Stored items:
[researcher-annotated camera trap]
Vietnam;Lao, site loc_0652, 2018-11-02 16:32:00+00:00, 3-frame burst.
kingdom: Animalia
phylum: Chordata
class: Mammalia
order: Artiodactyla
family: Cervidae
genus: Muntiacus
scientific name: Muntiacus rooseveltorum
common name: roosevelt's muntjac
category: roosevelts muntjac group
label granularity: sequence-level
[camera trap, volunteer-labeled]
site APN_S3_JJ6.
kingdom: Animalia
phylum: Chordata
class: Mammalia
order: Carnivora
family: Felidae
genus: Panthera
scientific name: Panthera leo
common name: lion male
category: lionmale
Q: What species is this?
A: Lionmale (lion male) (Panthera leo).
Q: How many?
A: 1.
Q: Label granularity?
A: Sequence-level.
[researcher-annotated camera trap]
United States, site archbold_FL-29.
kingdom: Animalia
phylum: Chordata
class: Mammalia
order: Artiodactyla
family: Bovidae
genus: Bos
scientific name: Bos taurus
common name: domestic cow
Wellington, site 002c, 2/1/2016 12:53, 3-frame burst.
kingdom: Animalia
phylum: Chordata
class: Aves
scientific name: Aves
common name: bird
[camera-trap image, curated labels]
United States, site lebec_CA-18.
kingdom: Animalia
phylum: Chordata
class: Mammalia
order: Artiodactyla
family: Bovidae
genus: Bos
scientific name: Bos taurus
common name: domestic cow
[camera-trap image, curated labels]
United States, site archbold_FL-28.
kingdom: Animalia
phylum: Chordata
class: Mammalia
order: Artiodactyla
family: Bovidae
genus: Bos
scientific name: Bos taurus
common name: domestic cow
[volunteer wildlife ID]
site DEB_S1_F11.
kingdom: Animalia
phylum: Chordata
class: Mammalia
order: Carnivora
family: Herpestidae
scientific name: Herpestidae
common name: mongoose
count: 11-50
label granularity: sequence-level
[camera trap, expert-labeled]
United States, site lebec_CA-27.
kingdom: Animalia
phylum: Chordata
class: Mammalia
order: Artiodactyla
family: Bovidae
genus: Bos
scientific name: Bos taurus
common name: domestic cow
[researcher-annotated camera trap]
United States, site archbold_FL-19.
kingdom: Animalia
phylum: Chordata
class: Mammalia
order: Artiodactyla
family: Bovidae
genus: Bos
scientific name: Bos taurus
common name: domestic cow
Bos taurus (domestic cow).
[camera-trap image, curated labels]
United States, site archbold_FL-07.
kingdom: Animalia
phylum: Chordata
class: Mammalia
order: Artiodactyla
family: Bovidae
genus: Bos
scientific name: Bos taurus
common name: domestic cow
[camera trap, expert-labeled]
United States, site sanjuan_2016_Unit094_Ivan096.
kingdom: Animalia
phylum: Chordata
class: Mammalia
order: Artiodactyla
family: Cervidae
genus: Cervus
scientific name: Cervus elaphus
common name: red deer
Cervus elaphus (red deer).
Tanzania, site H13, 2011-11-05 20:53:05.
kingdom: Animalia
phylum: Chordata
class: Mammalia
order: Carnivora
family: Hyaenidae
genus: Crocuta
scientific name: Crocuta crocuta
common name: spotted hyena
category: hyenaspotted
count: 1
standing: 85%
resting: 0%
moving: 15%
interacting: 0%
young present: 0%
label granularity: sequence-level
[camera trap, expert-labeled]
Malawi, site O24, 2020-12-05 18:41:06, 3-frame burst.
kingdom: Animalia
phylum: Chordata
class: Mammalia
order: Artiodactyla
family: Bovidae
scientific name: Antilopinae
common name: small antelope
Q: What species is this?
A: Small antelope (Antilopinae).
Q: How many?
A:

- [Prompt]
Read the data above and count the lines that include "volunteer". Answer only with the count.

- [Task answer]
2